[Fragmento seleccionado]

@jsuarez02111977
La adolescencia no es una etapa, es un territorio hostil. Una guerra sin trincheras donde todo parece un drama shakesperiano. Que si hacer la cama les mata, que si levantar un plato parece un desafío digno de Hércules, que si contestar a una pregunta sencilla les provoca suspiros que podrían mover molinos. Y tú, adulto medio, miras y piensas: “Pero qué demonios pasa por ese cerebro para que todo sea cuesta arriba”. Pues pasa mucho, demasiado quizá.
La culpa no es suya, sino de un cerebro en obras, una especie de reforma integral que convierte su mente en un edificio lleno de andamios, polvo y desconcierto. La amígdala, esa pequeña región cerebral encargada de gestionar emociones, se ha vuelto loca. Es como un fuego incontrolado que responde a todo con intensidad. ¿Que alguien les corrige? Explosión de rabia. ¿Que se sienten ignorados? Pozo de desesperación. No hay medias tintas, no hay racionalidad. Y es lógico: el córtex prefrontal, la parte del cerebro que regula, organiza y calma las aguas, está todavía en pañales.
Esa inmadurez explica por qué reaccionan como si el mundo se fuera a acabar cada vez que se les pide algo. No es pereza, es biología. Las conexiones neuronales están en plena poda: eliminando lo inútil y fortaleciendo lo importante. Como un jardinero novato, el cerebro adolescente está aprendiendo a elegir qué mantener y qué cortar. Mientras tanto, cada decisión parece un Everest y cada emoción, un huracán.

[/Fragmento seleccionado]
[Datos proporcionados]

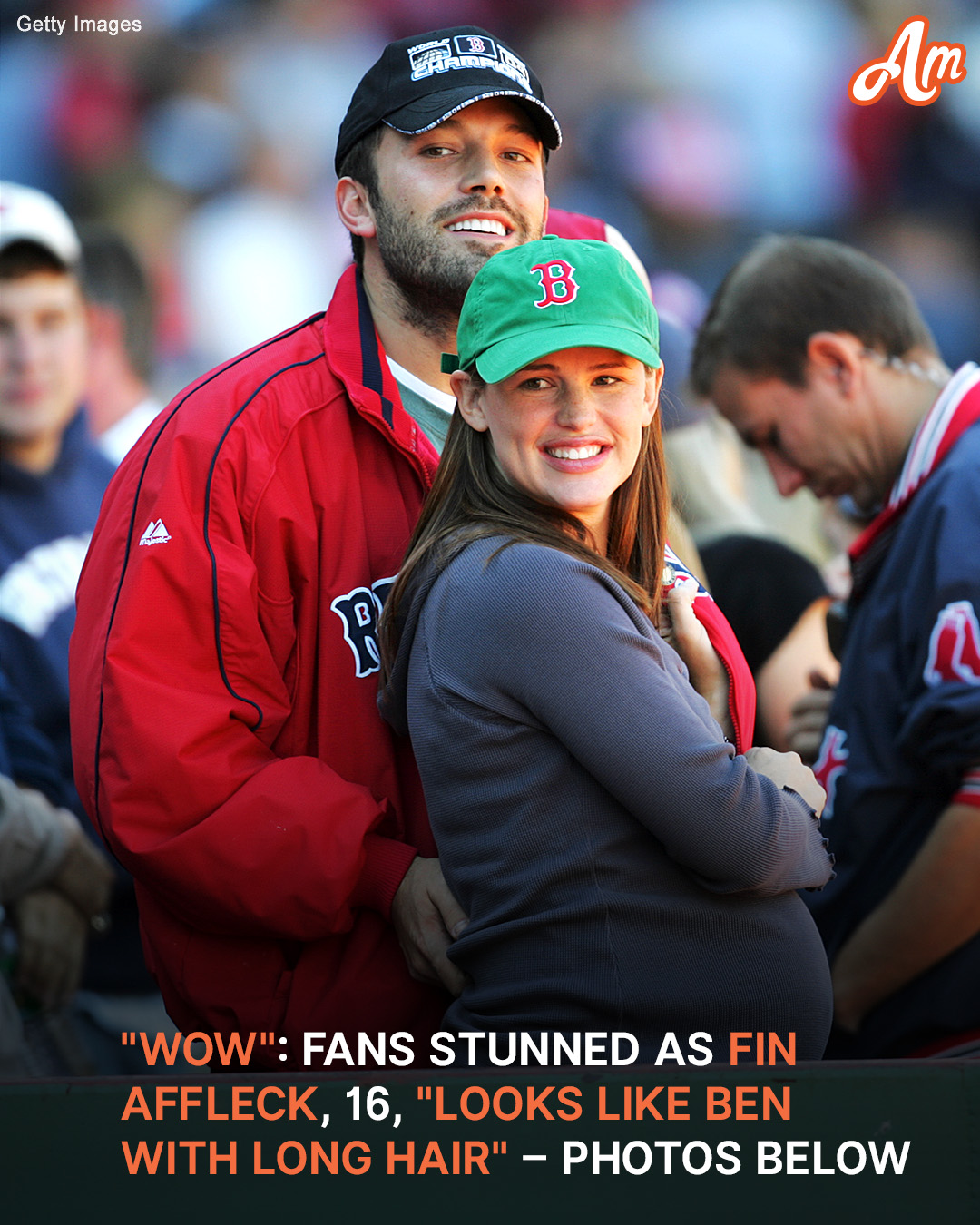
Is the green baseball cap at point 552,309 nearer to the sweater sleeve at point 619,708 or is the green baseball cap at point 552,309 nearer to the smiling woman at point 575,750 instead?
the smiling woman at point 575,750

[/Datos proporcionados]

Objetivo del ejercicio —
Prolonga el texto sobre el cerebro adolescente a partir de su última oración.

Espacio de respuesta —
Y no hablemos de la dopamina, esa sustancia química que debería mantenernos motivados. En los adolescentes, está desajustada. Buscan estímulos extremos porque los pequeños logros no les provocan ni un mísero chispazo. Por eso necesitan fiestas épicas, videojuegos maratónicos o desafíos ridículos para sentir algo. Levantar un plato, por el contrario, no les aporta absolutamente nada.
Eso sí, la culpa también es nuestra. Les cargamos con etiquetas: vagos, desmotivados, ingratos. Olvidamos que nosotros también fuimos ese caos, esa mezcla explosiva de hormonas y neuronas luchando por encontrar su sitio. Y encima, les exigimos que sean adultos en un cuerpo que todavía está aprendiendo a serlo. Que tengan paciencia cuando su cerebro se siente como un barco en plena tormenta, sin capitán ni rumbo claro.
La adolescencia no es fácil. No lo fue para nosotros y no lo es para ellos. Pero en vez de repetir el mantra del “estás en la edad del pavo”, deberíamos armarnos de paciencia, humor y un poco de perspectiva. Porque al final, ese cerebro desordenado, que ahora nos saca de quicio, acabará encontrando su equilibrio. Aunque mientras tanto, nos toque respirar hondo cada vez que su amígdala decida declararnos la guerra por no haberles comprado las galletas que querían.